Le maire d'Asnières, Sébastien Pietrasanta, sur son blog et dans la presse, a affirmé que l'hôtel "bénéficiait d'une très bonne réputation de la part des travailleurs sociaux de la ville" et qu'on était "loin de l'image du marchand de sommeil". Au lieu d'être rassurante, cette affirmation ne fait que souligner, en creux, l'ampleur du problème : oui, dans notre ville, il existe des propriétaires qui exploitent la détresse des gens, dans des établissements moins "bien tenus" ou ayant moins "bonne réputation"... Faut-il attendre encore d'autres drames pour réagir ?

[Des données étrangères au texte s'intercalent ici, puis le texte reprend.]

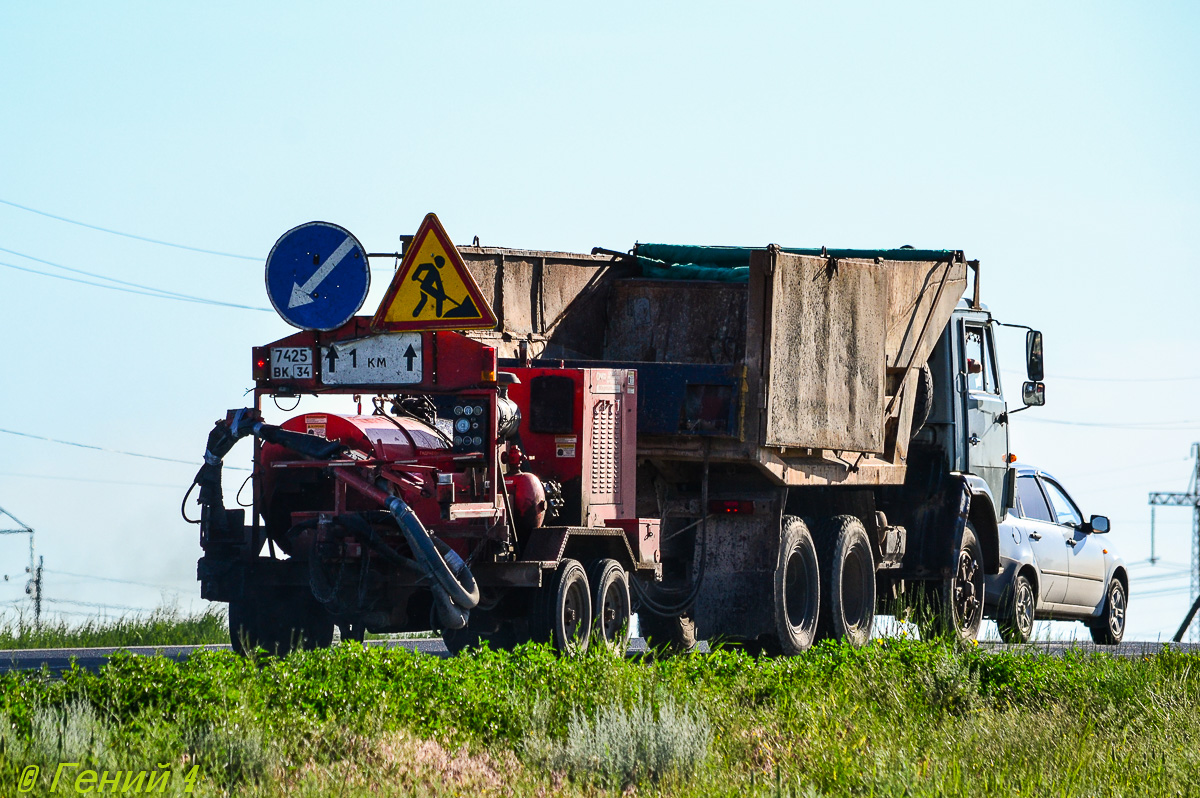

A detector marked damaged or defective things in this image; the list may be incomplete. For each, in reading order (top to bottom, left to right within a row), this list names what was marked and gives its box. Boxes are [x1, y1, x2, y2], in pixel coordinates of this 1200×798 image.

rusty dump body [453, 242, 969, 482]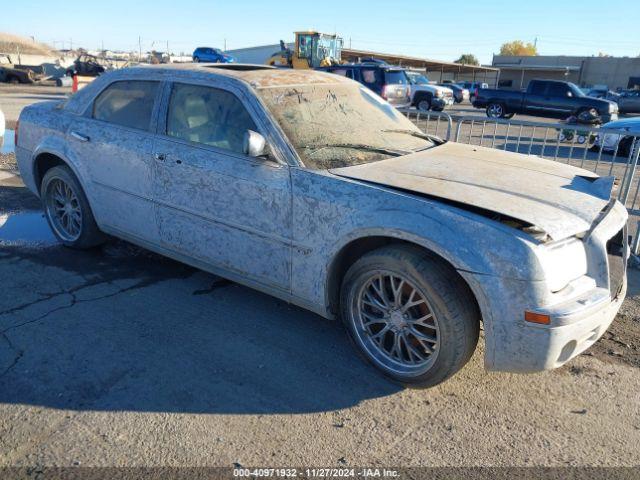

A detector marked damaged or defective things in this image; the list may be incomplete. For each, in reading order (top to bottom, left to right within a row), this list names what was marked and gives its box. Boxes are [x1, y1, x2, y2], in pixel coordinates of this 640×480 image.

cracked asphalt [0, 159, 636, 466]
peeling paint on car body [15, 63, 632, 374]
damaged car hood [332, 142, 612, 240]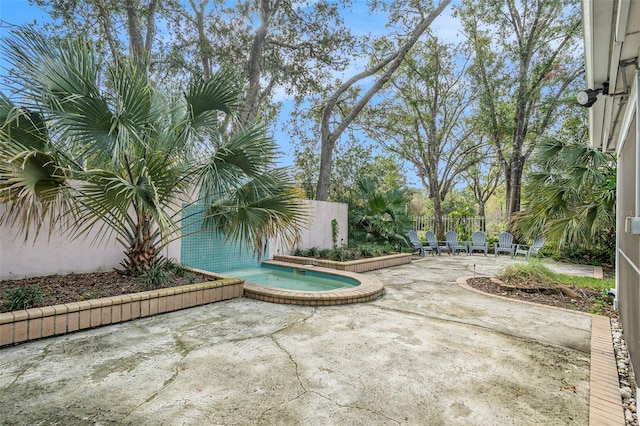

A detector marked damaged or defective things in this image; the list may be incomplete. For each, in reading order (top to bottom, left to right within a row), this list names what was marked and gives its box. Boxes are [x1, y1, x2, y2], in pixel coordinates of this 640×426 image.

cracked concrete [2, 255, 596, 424]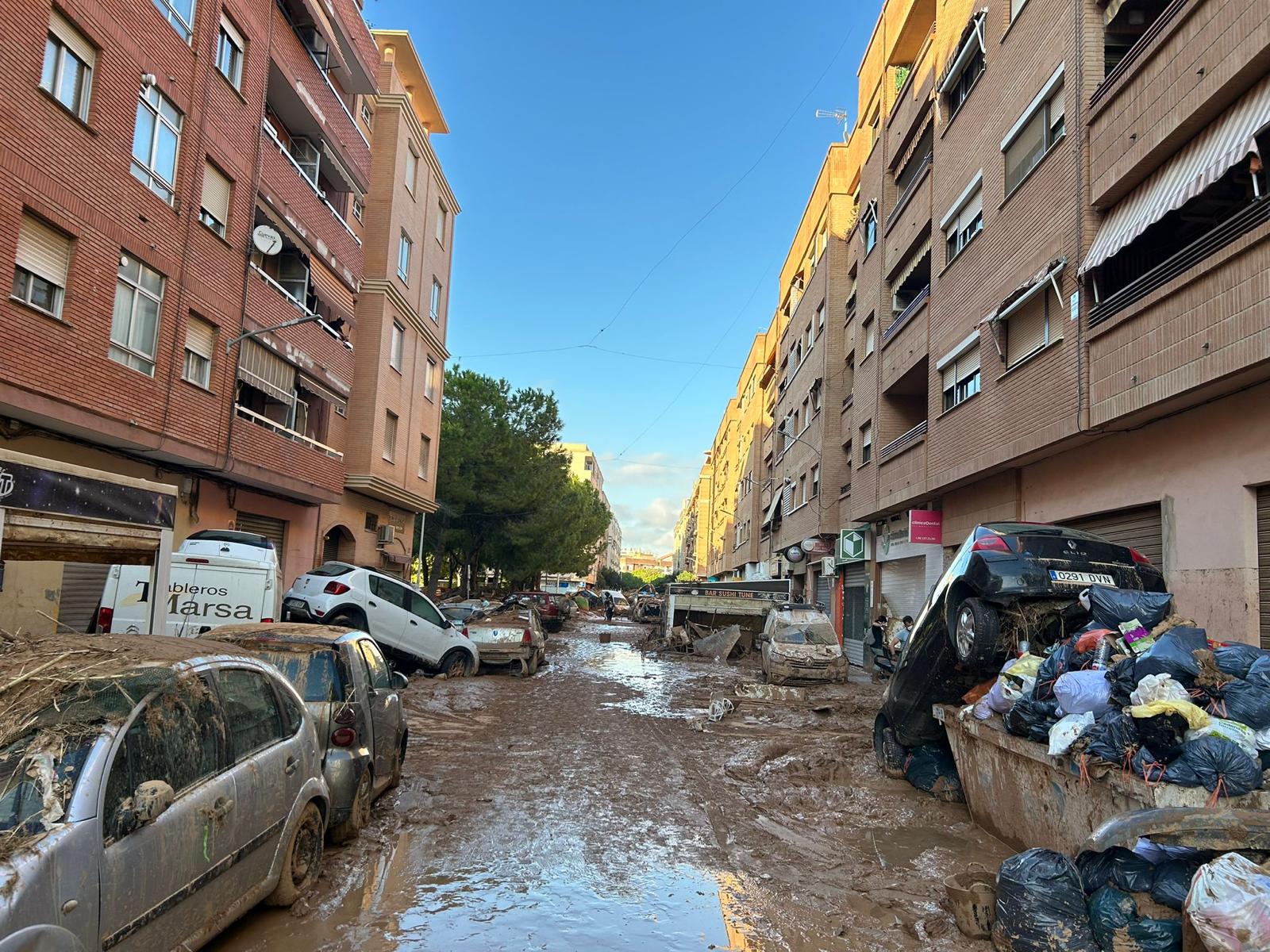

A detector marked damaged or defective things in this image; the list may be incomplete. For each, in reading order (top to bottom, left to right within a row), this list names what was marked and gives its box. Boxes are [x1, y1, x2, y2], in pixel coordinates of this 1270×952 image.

damaged car [1, 631, 327, 952]
abandoned car [1, 631, 327, 952]
destroyed vehicle [0, 631, 332, 952]
abandoned car [200, 625, 406, 838]
damaged car [200, 628, 406, 844]
destroyed vehicle [197, 628, 413, 844]
destroyed vehicle [286, 565, 479, 676]
destroyed vehicle [467, 603, 546, 676]
destroyed vehicle [514, 590, 568, 635]
destroyed vehicle [759, 603, 826, 647]
overturned car [759, 609, 851, 685]
damaged car [759, 612, 851, 689]
destroyed vehicle [759, 619, 851, 685]
overturned car [876, 520, 1168, 765]
destroyed vehicle [876, 520, 1168, 774]
damaged car [876, 520, 1168, 774]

10 clients de cet hôtel avaient été placés là par le Conseil Général des Hauts-de-Seine, qui payait leurs loyers : est-il supportable que l'argent public finance ce type d'établissement, destiné à cacher la misère ? Ne serait-il pas plus efficace de construire le nombre de logements sociaux nécessaire, ainsi que de vrais centres d'accueil et d'hébergement d'urgence, dans des conditions décentes, et gérés directement par les pouvoirs publics ?

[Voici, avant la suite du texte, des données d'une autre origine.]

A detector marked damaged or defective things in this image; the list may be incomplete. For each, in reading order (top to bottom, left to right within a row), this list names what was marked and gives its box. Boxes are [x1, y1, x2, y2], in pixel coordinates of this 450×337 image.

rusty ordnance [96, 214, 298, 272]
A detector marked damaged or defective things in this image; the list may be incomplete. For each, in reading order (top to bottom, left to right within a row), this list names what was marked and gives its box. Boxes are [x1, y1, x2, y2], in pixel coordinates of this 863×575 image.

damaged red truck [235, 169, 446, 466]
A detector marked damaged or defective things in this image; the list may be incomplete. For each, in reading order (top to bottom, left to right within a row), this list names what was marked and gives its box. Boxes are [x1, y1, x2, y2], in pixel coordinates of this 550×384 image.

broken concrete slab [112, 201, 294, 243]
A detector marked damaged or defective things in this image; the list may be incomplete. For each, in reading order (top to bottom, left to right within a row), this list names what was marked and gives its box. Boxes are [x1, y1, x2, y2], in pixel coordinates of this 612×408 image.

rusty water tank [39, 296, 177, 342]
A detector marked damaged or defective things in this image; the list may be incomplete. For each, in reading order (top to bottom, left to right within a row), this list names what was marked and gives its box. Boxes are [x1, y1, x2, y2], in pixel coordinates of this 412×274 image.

Pour la mémoire des 6 personnes décédées, pour leurs proches, pour leurs familles, nous devons déclarer la guerre à ce "commerce" scandaleux et nous lancer résolument dans l'éradication de l'habitat indigne.
14:20 Publié dans Habitat, Vie locale | Lien permanent | Commentaires (1) | Envoyer cette note | Tags : asnières-sur-seine, habitat, logements



Commentaires
bonjour,
Juste une partie de votre article m'a fait bondir à savoir que de nombreuses familles ne touchent pas 4000 euros et sont plus proche de 2000 euros pour une famille voir beaucoup moins (Smig, RMI voir retraite infinitésimale, ce qui est le cas pour de nombreux retraités et des demandeurs d'emploi entre autre..
De plus, il est possible de se loger certes dans des clapiers mais il n'est pas nécessaire de gagner 4000 euros pour ce faire...
Avant d'éradiquer les logements à l'hôtel, ce qui est quand même mieux que la rue ! Etre à la rue, oui c'est une perte de dignité, mais avoir un toit ne serait-ce qu'à l'hôtel non ce n'est pas indigne et je sais de quoi je parle.
Il serait peut-être souhaitable de mettre en œuvre la construction de logements sociaux et de préférence éviter que les lieux dans lesquels ces derniers seront construits ne ressemble par à l'URSS comme les citées des courtilles ou les gens sont parqués comme du bétail et je pèse mes mots dans un univers qui ressemble plus à un coupe gorge qu'à un groupement d'immeuble où il fait bon vivre.
Personnellement je préfère me saigner pour vivre dans un endroit visuellement correct et donc un clapier puisque le prix des loyers est prohibitif, plutôt que de me retrouver dans un HLM qui ressemble plus à un ghetto qu'à un immeuble.
Donc oui pour faire changer les choses, oui ! Mais pas à n'importe quel prix et n'importe comment !
Faisons d'abord respecter la loi sur tout le territoire français concernant la construction de logements sociaux décents, le combat est peut-être là !
Il serait de fait souhaitable de construire ces logements dans les communes qui sont en infractions avec la loi (Neuilly qui me semble être une ville ou le quota de logements sociaux n'est absolument pas respecté et j’en oublie certainement !) mais également redorer le blason des citées ghetto.
En conclusion : légiférer pour que le montant des loyers des logements privés soit soumis à des barèmes liés aux revenus des locataires (déterminés en fonction de la conjoncture économique sur tout le territoire français).